O Ambulatório de Atendimento Especial é o único na região de Campinas a proporcionar atendimento diferenciado a vítimas de estupro. Foi aberto no final de 1998 a partir das experiências bem-sucedidas de unidades similares em dois complexos hospitalares públicos da cidade de São Paulo, e tornou-se modelo para outras instituições do interior do Estado e do país.

"Já fizemos treinamentos para equipes de quase todo o país e o nosso protocolo está sendo utilizado por serviços em Fortaleza, Natal, Salvador, Campo Grande, Cuiabá, Florianópolis e Porto Alegre, entre outros", conta Carlos.

Segundo ele, a atual estrutura e organização dos serviços de saúde, na maioria dos estados e municípios, não suprem adequadamente as necessidades de assistência médico-psicológica das mulheres em situação de violência, nem mesmo para o primeiro acolhimento.

O estupro, em geral, provoca traumas psíquicos, e expõe a mulher a doenças sexualmente transmissíveis e gravidez indesejada. Portanto, para ser adequado, o atendimento de uma vítima de agressão sexual deve ser multidisciplinar e preocupar-se com diferentes aspectos na tentativa de preservar o bem-estar físico e mental da mulher, observa o médico.

Por isso, montou-se no HC uma equipe composta por ginecologista, infectologista, psicólogo, assistente social e enfermeiras, que acompanha a paciente ao longo de seis meses a partir do primeiro atendimento ambulatorial.

"Esse é o período de tratamento mínimo para confirmação de infecções como Aids, sífilis e hepatite B, e para o restabelecimento psicológico da vítima", explica o ginecologista.

Demanda reprimida - Desde o início de suas operações o Ambulatório de Atendimento Especial recebeu quase 700 vítimas de violência sexual, entre as socorridas no próprio Caism ou encaminhadas por terceiros, como postos de saúde, pronto-socorros de outros hospitais, Polícia Militar e Guarda Municipal, de Campinas e municípios vizinhos.
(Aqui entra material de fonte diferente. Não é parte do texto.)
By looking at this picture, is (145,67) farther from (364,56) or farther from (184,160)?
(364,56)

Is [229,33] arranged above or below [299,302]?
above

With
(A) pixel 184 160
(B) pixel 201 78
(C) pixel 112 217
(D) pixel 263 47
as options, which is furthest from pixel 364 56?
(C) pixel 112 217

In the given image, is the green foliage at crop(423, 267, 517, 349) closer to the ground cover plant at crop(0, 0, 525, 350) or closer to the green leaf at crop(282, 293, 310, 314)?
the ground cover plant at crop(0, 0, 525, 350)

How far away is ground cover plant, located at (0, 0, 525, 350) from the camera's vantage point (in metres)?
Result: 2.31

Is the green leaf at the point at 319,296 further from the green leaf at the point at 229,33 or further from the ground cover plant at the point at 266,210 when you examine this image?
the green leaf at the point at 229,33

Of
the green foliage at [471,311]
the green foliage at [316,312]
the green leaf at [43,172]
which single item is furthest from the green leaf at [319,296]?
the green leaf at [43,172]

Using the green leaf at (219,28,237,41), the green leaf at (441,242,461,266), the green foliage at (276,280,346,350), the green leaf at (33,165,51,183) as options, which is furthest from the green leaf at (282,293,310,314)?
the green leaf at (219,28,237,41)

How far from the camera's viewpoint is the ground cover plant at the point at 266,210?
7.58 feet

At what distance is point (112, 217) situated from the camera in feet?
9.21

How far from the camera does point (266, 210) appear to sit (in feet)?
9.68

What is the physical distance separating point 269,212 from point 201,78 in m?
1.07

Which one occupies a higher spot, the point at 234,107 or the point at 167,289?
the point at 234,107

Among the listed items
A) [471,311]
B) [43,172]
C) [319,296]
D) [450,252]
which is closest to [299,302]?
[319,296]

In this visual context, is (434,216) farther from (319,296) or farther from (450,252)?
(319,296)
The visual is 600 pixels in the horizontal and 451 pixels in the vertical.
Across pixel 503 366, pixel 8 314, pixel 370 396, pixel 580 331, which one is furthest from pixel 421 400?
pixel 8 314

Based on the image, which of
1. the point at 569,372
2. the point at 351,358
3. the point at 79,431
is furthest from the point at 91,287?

Entre casos novos e retornos, a média mensal de consultas é de 50 pacientes, o dobro do número atendido há quatro anos. Campanhas de orientação sobre o serviço oferecido pelo ambulatório, direcionadas sobretudo a equipes de saúde e autoridades policiais, contribuíram para elevar a demanda.

"A procura cresceu, mas nossa capacidade de absorção infelizmente é baixa", lamenta Carlos. "A infra-estrutura do ambulatório não acompanhou o crescimento da demanda."

A ampliação da equipe, de acordo com ele, permitiria abreviar de 45 para 15 dias o tempo médio de retorno para consultas e exames de acompanhamento. Também colaboraria para melhorar o índice de adesão ao tratamento, hoje em torno de 30% e considerado baixo.

"Muitas abandonam o seguimento ginecológico logo após a primeira menstruação e demonstram que estavam apenas preocupadas com a possibilidade de uma gravidez indesejada. Outras querem esquecer o trauma sofrido e evitam reencontrar o médico ou vir ao hospital para não relembrar o passado recente. Mas, a obediência ao tratamento proposto é imprescindível, principalmente para se detectar alguma infecção", adverte o especialista.

Carlos salienta ainda que outra medida necessária para aliviar a demanda pelo ambulatório é a adoção de procedimentos semelhantes ao do Caism por outras unidades hospitalares, públicas e privadas, na região.